She broke off and began thinking again of her dream. In this white sunshine it was easy to discount it, to talk of excited nerves, to trace the dream itself to the book which she had been reading; but, as she lay between sleep and waking, all had been too real to discount. Destiny had decreed the meeting, as Destiny decreed her smallest impulse.

A shadow fell across her feet. She started and looked up to find Oakleigh standing before her.

"I'm glad to see you about again," he said. "I've come to take Raney away to lunch with the Poynters. Sonia's not here yet?"

"She said she might be a few minutes late," answered O'Rane. "Lady Barbara and I have been sitting in the sun, telling each other how happy we are." O'Rane sat up to catch a sound too indistinct for the others. "And here's Sonia," he added. "We must fly, Lady Barbara, or we shall be horribly late, but won't you walk with us?"

"I'm afraid I must go back," she answered.

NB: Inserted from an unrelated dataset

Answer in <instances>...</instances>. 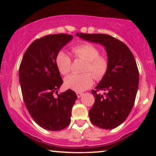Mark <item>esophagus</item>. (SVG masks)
Here are the masks:
<instances>
[{"label":"esophagus","mask_w":156,"mask_h":156,"mask_svg":"<svg viewBox=\"0 0 156 156\" xmlns=\"http://www.w3.org/2000/svg\"><path fill=\"white\" fill-rule=\"evenodd\" d=\"M76 94H77V97H78V98H79L82 95H83V93H82V92H76Z\"/></svg>","instance_id":"1"}]
</instances>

Barbara watched the two men walking away with Sonia between them. O'Rane was stooping to keep his fingers inside the great Saint Bernard's collar. Though he was blind, he was happier than she was; though he was blind, he had heard and recognized Sonia's footstep before she did. Some change of mood had overtaken her, and she traced it back to the moment when he asked whether she had received news of Jack....

A car was standing at the door of her house, and she found Dr. Gaisford in the hall.

"Oh, I'm so sorry! I meant to tell you I was so much better that I'd gone out," she apologized, rallying under her mother's eye.

The doctor noted the quick dilation of pupil and restless change of expression.

"As I've caught you, I may as well overhaul you," he said.